# No IR filter in your pointer? Here's a solution



## iemand (Feb 7, 2007)

All you need to do is find is a crappy digital camera and remove the IR filter that is covering the CCD or CMOS. You can cut a lot of laser filters from one typical camera filter.


----------



## SenKat (Feb 7, 2007)

iemand said:


> All you need to do is find is a crappy digital camera and remove the IR filter that is covering the CCD or CMOS. You can cut a lot of laser filters from one typical camera filter.


 
EXCELLENT idea ! Thanks for the hint !


----------



## FNinjaP90 (Feb 7, 2007)

Make sure the IR filter is very very clean. Any scratch, fingerprint, or speck of dust will cause the laser beam to diffuse resulting in a "dirty" beam.


----------



## The_LED_Museum (Feb 7, 2007)

I'm going to add this thread to the "Master Stickies" list at the top of this forum.


----------



## stevetexas (Feb 7, 2007)

I haven't seen this type of filter. Is it thin plastic "sheeting". How easy is it to cut? Any pictures?
Thanks, Steve


----------



## ted_park (Feb 7, 2007)

iemand said:


> All you need to do is find is a crappy digital camera and remove the IR filter that is covering the CCD or CMOS. You can cut a lot of laser filters from one typical camera filter.

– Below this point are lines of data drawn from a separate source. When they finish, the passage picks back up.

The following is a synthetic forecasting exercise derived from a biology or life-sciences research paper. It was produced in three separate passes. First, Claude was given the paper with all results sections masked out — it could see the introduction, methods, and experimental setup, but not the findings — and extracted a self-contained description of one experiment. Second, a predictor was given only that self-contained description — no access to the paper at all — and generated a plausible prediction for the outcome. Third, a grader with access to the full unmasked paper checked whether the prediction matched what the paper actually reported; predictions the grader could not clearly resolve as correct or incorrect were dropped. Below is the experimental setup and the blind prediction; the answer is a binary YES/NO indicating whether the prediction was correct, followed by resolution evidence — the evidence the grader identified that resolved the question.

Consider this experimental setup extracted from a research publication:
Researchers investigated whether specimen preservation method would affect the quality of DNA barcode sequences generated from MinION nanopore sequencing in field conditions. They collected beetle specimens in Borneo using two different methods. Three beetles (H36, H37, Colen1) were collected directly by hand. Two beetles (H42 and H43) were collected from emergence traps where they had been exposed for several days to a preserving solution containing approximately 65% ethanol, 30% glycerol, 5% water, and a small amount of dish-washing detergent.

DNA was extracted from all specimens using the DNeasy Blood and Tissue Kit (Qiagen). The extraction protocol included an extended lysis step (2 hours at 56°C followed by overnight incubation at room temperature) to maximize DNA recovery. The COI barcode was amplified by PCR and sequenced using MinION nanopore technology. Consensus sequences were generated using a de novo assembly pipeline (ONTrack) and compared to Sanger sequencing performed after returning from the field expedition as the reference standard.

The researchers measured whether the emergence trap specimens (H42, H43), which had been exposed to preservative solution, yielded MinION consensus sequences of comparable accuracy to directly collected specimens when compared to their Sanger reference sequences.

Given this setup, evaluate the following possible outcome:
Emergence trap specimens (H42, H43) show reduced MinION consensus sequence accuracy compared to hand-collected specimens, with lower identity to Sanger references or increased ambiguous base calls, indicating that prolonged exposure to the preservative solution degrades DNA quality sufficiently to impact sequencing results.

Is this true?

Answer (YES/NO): NO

I think you can also get ém out of webcams.

I've modified webcams, replacing the IR blocking filter with an IR passing one (easy IR webcam!) but I don't know how good the IR filter was.

--Ted.


----------



## FNinjaP90 (Feb 8, 2007)

If it's a dark plastic filter, the energy from the laser could possibly damage and melt the filter.


----------



## iemand (Feb 8, 2007)

Steve,

It is not a plastic sheeting. It is a thin glass rectangle the same size as the CCD/CMOS. Its color is light bluegreen, or cyan.

Like Ted_Park writes, you can also get 'm from dead webcams. I guess those are about the appropiate size for in a GLP.

And off course, do not touch it with anything but a pincette.


----------



## SenKat (Feb 8, 2007)

I had no luck removing the ir filter from a webcam yesterday (waaaaaaa !) I still have it - but it is STUCK but good on there ! Any ideas ? i do not have a heat gun...


----------



## iemand (Feb 8, 2007)

How about a hobby knife? Some small jewellers screwdrivers might help, too.


----------



## chimo (Jun 6, 2007)

I have an IR filter from an old camcorder. It's about 12x13mm (I chipped a corner). 

I was just about to ask if it would be sufficient to filter a 30mW green pointer but I checked the "stickies" first. 

I gave it a quick test (to ensure it was the IR filter) with a remote and a webcam. It completely blocks the IR from the remote (probably not a huge feat). 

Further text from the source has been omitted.